Maturation of follicles is monitored by pelvic ultrasonography and measurement of plasma estrogen levels. In responding patients, daily maintenance doses of 75 to 300 IU for 6 to 12 days are usually sufficient, although longer treatment may be necessary. The maximum individualized daily dose safely used in clinical studies was 450 IU. There is limited experience with higher doses. When ultrasonic evaluation indicates the presence of at least 3 follicles of sufficient size and there is evidence of a good estradiol response, the final phase of maturation of the follicles is induced by administration of hCG. HCG is given 30 to 40 hours after the last administration of follitropin beta in a dose of 5000 to 10 000 IU.
After embryo transfer, up to 3 repeat injections of 1 000 to 3000 IU hCG each may be given within the following 9 days to provide luteal phase support.
Follitropin beta may be given alone, or in combination with clomiphene citrate to stimulate the endogenous production of gonadotropins, (see Precautions, Drug Interactions) or in combination with a GnRH agonist to prevent premature luteinization.
Administration: To prepare the solution, inject 1 mL of the solvent (sodium chloride injection, 4.5 mg/mL) into the ampul of follitropin beta. Swirl gently until the solution is clear. Do not shake. Do not use if the liquid is not clear.
Immediately administer the reconstituted follitropin beta either s.c. or i.m. Any unused reconstituted material should be discarded.
S.C. Administration: The best site for s.c. injection is in the abdomen around the navel. Pinch up a large area of skin between the finger and thumb. Vary the injection site with each injection. The needle should be inserted at the base of the pinched-up skin at a 45° angle. S.C. injection of follitropin beta may be carried out by patients or their partners, provided proper instructions are given by the physician. Self-administration of follitropin beta should only be performed by patients who are well motivated, adequately trained and with access to expert advice.
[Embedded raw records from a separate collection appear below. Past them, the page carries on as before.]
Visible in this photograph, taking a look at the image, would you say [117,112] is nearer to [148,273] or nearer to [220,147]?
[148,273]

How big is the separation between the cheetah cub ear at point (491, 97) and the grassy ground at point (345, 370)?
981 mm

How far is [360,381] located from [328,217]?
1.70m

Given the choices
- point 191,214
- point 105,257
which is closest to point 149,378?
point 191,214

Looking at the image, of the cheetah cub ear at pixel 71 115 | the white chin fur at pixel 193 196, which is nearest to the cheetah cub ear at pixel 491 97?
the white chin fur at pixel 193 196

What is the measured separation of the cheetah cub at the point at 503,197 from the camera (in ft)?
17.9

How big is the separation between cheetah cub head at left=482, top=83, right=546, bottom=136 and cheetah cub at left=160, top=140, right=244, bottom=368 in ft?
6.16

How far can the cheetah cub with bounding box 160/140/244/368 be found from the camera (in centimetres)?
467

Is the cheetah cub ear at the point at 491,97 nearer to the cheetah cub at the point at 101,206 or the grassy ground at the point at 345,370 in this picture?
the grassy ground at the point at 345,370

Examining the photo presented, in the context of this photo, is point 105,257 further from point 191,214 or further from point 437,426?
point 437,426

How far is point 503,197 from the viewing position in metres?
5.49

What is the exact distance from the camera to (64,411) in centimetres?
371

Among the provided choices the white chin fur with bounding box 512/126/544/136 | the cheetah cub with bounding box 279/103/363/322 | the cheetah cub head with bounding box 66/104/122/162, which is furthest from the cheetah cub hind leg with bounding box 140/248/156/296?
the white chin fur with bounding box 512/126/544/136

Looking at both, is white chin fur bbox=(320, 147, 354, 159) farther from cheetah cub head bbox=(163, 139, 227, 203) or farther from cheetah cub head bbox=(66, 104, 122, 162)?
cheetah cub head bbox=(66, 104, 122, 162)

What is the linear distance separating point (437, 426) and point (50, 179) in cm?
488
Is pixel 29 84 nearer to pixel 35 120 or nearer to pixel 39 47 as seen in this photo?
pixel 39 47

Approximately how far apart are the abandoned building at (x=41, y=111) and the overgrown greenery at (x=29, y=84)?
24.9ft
I.M. Administration: The best site for i.m. administration is the upper outer quadrant of the buttock muscle. Stretching the skin helps the needle to go in more easily and pushes the tissue beneath the skin out of the way. This helps the solution to disperse correctly. The needle should be inserted right up to the hilt at an angle of 90° to the skin surface. Pushing in with a quick thrust causes the least discomfort.
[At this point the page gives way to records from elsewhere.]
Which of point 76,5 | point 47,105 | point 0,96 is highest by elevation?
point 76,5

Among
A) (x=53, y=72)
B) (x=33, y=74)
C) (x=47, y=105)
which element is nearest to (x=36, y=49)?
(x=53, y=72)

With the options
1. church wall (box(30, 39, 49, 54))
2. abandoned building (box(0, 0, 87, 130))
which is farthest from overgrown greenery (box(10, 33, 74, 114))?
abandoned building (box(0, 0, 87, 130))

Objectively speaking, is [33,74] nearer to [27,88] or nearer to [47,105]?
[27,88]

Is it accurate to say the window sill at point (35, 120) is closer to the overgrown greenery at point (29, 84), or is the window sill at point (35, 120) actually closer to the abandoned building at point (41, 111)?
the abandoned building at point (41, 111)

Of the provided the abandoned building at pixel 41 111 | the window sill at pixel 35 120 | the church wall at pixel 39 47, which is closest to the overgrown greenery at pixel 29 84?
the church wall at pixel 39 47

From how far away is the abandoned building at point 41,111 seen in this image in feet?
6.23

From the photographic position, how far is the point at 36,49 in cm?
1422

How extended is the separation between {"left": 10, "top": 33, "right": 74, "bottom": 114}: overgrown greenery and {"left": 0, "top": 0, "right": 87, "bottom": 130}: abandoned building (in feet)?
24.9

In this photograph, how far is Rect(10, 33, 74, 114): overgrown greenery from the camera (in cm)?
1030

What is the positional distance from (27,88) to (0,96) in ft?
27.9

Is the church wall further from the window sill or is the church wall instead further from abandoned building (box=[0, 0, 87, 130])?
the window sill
Availability And Storage: Each ampul of lyospheres contains: follitropin beta (recombinant FSH) 50 or 100 IU. Nonmedicinal ingredients: hydrochloric acid, polysorbate 20, sodium citrate anhydrous, sodium hydroxide and sucrose. Ampuls of 2 mL. Each ampul of sovlent contains: sodium chloride 4.5 mg/mL. Ampuls of 1 mL. Boxes of 3“3.
Store at 2 to 30°C Protect from light. For single use only. Discard unused portion.